Challenge → Please count how many lines of the data below contain the word "wall", and reply with the number alone.

Data for processing →
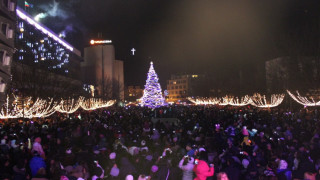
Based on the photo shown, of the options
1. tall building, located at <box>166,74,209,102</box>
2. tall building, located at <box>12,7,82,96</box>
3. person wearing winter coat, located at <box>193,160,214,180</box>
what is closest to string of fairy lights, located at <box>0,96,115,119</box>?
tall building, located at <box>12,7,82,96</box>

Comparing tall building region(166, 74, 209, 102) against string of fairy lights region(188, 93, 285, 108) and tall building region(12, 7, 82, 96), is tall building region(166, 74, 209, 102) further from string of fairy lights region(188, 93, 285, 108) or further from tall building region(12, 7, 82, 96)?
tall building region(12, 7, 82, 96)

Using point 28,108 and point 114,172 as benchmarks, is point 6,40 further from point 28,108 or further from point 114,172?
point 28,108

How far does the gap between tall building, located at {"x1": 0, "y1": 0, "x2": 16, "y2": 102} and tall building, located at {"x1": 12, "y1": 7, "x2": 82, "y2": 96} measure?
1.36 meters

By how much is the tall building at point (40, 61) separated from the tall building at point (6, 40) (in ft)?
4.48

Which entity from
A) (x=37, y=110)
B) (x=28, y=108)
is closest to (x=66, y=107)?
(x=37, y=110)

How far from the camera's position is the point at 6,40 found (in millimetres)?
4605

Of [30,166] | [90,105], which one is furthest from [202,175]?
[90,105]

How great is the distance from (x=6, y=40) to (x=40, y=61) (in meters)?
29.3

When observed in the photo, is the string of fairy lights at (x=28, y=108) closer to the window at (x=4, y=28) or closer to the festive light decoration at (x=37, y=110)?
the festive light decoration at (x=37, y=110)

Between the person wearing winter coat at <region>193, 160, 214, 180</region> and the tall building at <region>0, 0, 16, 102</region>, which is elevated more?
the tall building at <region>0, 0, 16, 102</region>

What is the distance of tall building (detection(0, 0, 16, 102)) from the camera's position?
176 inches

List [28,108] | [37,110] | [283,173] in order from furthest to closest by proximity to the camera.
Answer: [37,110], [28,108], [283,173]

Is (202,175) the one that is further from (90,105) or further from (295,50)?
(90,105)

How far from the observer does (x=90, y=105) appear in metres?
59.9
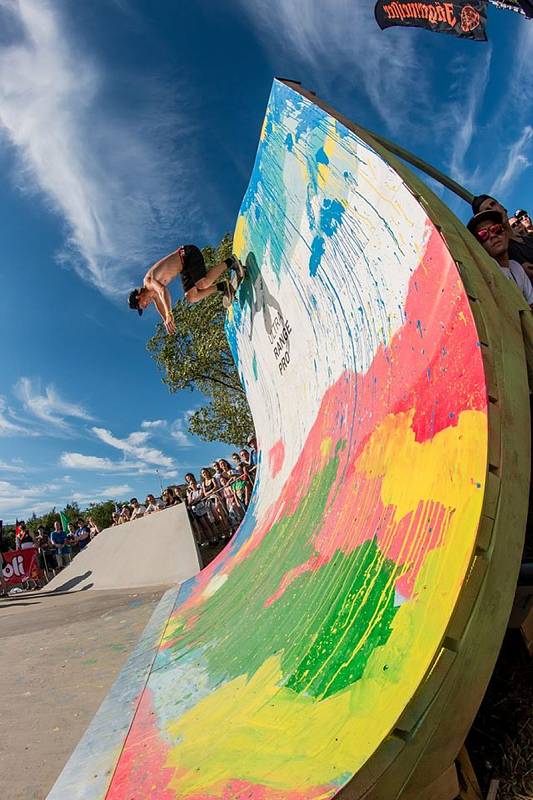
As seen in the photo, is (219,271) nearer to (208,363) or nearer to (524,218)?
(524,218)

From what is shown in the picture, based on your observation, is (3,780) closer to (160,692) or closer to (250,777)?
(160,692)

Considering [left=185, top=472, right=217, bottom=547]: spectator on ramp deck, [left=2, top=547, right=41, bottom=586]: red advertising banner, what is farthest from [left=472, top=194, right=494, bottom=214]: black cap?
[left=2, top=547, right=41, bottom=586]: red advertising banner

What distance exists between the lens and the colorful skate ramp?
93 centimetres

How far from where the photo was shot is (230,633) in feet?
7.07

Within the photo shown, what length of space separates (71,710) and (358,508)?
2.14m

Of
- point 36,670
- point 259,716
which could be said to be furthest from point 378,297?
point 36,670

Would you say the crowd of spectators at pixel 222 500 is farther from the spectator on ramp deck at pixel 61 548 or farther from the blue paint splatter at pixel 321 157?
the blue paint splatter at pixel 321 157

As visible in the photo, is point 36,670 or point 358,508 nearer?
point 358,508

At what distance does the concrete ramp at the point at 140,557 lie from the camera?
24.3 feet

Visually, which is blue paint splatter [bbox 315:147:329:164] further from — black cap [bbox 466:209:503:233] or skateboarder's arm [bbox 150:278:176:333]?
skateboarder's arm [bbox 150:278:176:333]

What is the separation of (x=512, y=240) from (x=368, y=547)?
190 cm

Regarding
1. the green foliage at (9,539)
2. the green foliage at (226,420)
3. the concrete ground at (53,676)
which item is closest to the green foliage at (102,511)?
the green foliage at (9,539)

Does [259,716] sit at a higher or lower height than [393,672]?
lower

* * *

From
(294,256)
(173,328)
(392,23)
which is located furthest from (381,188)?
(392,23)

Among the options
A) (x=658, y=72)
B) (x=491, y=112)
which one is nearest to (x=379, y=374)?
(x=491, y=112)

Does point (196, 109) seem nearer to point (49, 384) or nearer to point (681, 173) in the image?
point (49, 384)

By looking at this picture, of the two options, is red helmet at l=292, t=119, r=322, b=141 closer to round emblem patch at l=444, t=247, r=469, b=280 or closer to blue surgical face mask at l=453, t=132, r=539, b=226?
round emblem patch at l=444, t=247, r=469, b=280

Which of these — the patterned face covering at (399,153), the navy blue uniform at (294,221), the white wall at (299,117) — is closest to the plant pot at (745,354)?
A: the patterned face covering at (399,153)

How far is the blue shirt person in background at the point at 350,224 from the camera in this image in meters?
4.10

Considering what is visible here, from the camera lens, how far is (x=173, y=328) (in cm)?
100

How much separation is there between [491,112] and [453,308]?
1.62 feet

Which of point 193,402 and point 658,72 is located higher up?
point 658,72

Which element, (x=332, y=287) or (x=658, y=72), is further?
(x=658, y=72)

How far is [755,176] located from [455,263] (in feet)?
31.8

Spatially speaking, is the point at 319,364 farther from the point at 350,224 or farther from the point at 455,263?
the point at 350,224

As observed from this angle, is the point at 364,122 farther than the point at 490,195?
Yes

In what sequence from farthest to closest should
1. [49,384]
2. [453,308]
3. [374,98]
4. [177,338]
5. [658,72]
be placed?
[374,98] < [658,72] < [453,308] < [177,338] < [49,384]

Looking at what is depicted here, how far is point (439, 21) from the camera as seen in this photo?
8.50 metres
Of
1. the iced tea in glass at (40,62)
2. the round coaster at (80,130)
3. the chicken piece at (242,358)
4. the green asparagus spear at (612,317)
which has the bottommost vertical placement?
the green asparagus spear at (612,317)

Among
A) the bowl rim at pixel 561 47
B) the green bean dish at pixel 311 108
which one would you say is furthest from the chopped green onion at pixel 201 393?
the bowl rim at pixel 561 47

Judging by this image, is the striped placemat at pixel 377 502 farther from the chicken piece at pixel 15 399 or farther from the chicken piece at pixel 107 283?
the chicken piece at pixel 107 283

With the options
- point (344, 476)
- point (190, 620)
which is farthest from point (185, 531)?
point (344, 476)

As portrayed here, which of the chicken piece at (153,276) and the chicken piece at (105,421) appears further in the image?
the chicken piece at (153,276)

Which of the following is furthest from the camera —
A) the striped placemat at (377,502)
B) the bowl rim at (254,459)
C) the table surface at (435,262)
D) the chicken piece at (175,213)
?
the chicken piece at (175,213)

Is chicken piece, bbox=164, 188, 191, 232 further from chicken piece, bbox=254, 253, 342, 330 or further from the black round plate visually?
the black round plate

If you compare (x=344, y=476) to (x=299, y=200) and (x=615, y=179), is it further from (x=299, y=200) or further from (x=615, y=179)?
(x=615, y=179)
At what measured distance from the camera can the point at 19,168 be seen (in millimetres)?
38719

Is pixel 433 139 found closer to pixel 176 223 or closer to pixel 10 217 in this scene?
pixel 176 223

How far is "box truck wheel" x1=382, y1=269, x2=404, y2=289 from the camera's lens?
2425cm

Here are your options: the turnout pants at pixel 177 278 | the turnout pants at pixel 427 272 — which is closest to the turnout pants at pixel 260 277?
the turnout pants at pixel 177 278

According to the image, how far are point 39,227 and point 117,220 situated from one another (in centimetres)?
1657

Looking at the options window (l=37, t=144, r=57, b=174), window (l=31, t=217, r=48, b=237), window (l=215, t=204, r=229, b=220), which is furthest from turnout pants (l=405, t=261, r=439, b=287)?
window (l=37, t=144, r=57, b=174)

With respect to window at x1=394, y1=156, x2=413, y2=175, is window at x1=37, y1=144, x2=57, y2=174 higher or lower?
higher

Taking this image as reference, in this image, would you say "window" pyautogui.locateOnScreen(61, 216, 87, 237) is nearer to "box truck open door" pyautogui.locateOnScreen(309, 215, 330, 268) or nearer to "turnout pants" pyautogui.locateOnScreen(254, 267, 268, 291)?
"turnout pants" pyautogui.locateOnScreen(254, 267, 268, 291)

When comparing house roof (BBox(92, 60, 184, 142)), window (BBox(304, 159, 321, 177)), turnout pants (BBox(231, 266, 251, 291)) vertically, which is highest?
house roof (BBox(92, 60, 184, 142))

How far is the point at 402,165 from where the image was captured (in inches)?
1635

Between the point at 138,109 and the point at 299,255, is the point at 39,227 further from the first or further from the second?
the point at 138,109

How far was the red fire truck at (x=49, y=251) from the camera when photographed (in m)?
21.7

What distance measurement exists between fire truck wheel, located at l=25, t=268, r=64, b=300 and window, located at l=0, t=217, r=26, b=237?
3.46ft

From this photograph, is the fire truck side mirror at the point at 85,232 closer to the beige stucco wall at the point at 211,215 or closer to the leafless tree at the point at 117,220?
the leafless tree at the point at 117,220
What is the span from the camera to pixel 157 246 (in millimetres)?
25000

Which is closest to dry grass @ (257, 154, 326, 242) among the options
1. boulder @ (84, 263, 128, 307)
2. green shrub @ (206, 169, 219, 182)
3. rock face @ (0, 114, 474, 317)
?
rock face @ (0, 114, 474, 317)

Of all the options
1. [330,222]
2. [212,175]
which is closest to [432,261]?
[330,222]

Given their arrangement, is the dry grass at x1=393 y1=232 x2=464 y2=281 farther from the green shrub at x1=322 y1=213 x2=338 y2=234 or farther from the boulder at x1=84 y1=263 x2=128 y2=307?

---

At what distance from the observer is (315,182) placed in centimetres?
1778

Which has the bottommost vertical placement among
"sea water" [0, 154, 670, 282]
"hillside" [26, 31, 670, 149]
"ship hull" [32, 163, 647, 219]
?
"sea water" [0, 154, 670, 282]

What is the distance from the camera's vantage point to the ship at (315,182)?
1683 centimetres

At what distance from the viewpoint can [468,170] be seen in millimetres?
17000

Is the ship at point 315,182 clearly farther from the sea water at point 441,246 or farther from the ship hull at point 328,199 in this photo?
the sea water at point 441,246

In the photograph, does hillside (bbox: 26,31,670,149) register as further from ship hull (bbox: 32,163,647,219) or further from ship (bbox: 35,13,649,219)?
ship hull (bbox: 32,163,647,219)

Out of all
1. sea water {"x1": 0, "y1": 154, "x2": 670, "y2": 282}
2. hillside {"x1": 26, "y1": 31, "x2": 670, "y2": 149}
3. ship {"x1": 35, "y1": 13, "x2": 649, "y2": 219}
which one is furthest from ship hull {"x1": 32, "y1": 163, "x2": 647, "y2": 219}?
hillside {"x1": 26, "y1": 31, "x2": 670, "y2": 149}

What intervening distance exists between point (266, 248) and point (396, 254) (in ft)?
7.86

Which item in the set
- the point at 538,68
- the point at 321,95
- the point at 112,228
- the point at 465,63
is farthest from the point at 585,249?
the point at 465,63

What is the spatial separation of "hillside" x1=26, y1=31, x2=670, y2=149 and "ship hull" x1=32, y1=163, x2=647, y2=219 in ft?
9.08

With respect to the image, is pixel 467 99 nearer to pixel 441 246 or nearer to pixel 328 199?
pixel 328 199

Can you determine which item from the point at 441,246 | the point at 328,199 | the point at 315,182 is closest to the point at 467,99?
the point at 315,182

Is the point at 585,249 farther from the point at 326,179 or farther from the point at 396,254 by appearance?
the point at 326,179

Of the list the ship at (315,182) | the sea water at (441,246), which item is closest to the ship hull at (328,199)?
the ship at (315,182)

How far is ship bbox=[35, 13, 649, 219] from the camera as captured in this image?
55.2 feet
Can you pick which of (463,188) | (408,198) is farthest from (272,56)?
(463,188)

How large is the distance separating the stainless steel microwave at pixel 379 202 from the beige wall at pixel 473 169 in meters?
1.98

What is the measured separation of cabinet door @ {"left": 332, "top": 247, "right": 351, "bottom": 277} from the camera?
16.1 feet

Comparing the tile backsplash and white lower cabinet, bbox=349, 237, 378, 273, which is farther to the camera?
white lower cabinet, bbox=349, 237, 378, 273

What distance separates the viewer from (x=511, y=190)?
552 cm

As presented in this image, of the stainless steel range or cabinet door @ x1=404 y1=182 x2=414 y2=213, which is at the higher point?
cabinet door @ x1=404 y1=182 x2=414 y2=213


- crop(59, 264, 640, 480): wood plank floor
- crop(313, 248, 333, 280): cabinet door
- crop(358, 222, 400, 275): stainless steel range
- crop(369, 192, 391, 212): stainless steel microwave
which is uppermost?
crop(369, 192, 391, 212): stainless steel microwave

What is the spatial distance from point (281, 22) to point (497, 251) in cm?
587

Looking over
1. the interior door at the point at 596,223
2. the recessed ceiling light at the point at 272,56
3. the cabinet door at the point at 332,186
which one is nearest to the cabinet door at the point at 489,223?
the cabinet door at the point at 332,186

Answer to the task → 3